### JOB:
Reproduce every one of the entries below verbatim. Include only the caption text and omit the pictures.

(THE RECORDS begins)

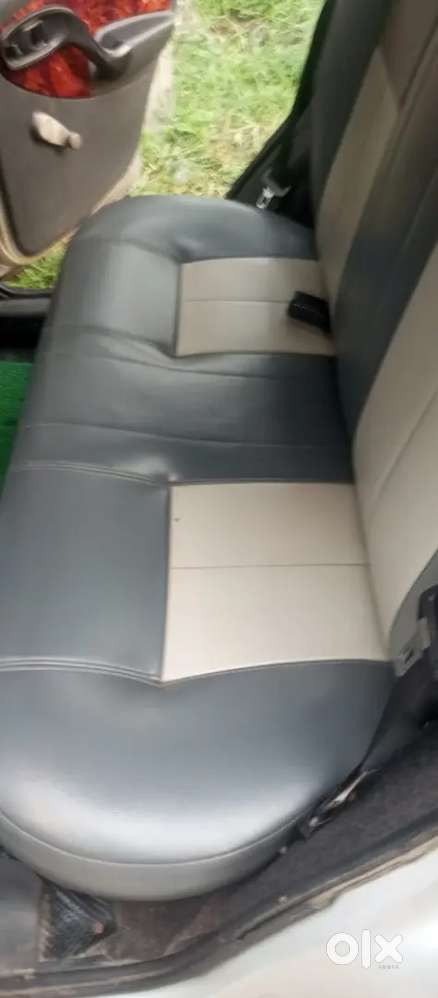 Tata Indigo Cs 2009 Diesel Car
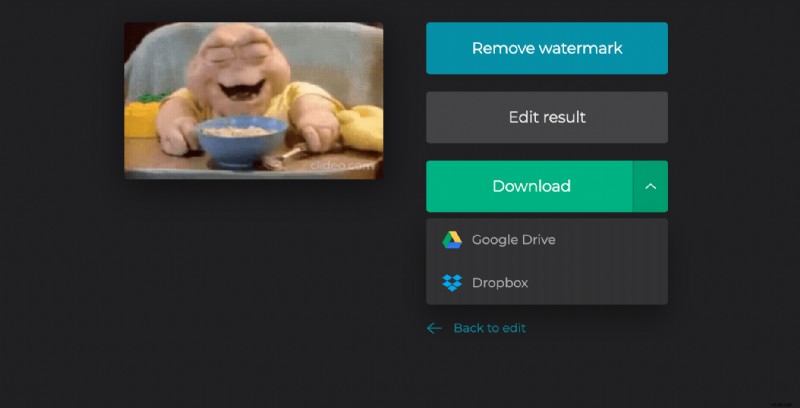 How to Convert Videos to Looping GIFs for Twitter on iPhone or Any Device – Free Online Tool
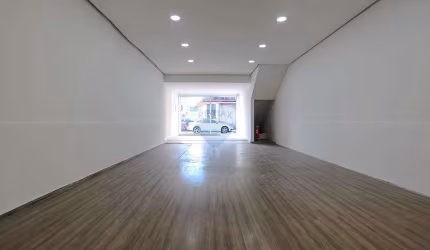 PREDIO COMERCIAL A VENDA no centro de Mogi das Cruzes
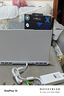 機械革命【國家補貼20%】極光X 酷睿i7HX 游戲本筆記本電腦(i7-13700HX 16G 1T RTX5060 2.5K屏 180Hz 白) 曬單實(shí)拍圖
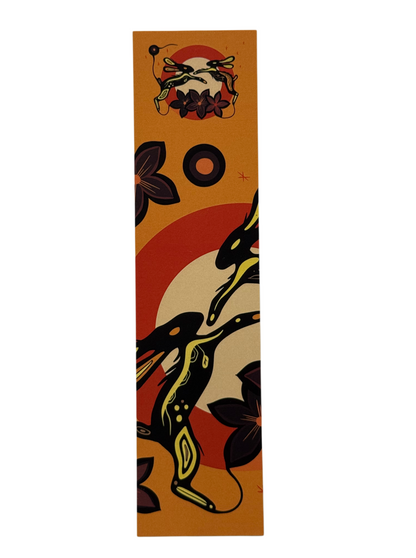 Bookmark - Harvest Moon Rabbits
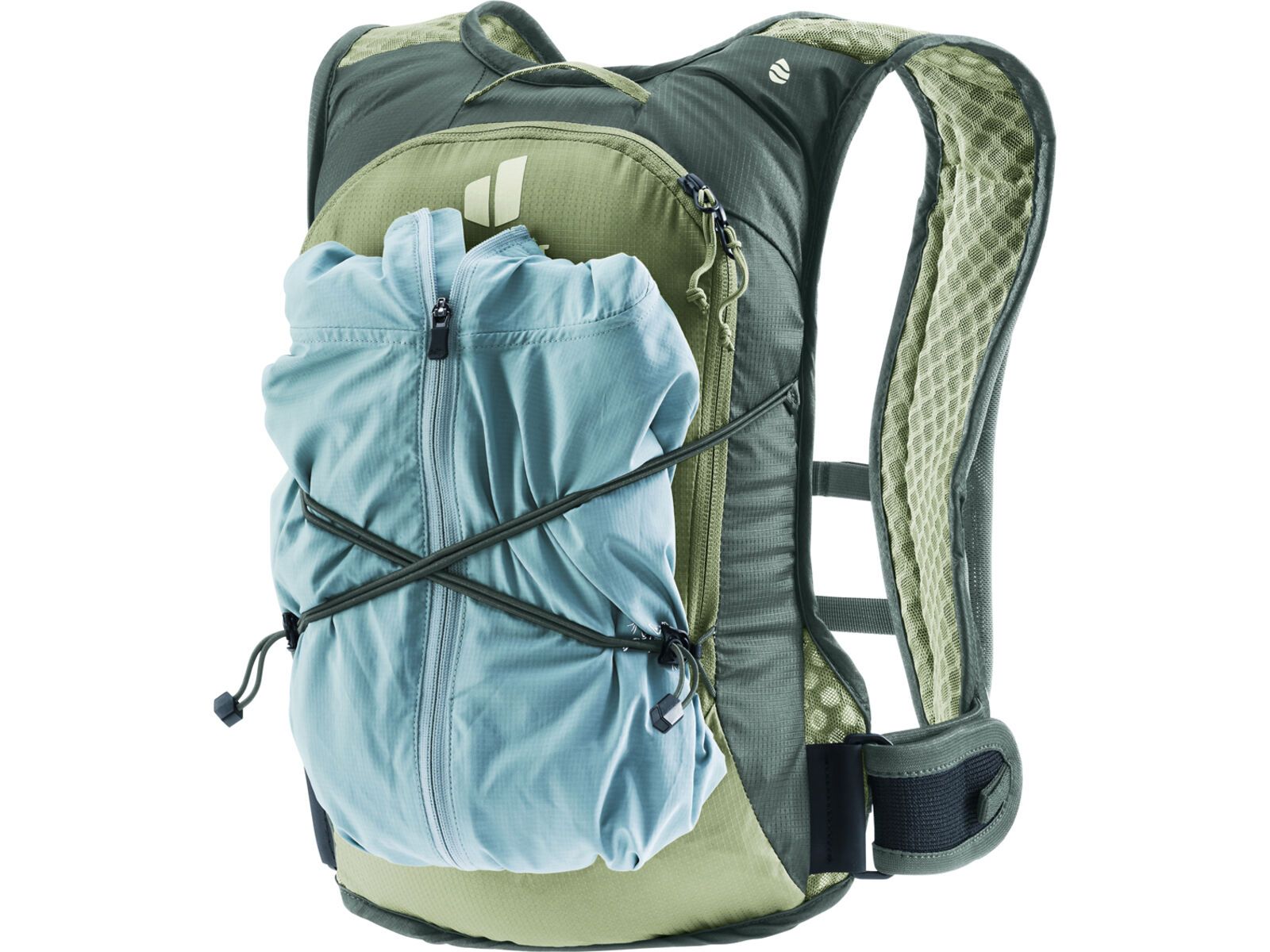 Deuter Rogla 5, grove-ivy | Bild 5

(THE RECORDS ends)

### TASK RESULT:
 Tata Indigo Cs 2009 Diesel Car
 How to Convert Videos to Looping GIFs for Twitter on iPhone or Any Device – Free Online Tool
 PREDIO COMERCIAL A VENDA no centro de Mogi das Cruzes
 機械革命【國家補貼20%】極光X 酷睿i7HX 游戲本筆記本電腦(i7-13700HX 16G 1T RTX5060 2.5K屏 180Hz 白) 曬單實(shí)拍圖
 Bookmark - Harvest Moon Rabbits
 Deuter Rogla 5, grove-ivy | Bild 5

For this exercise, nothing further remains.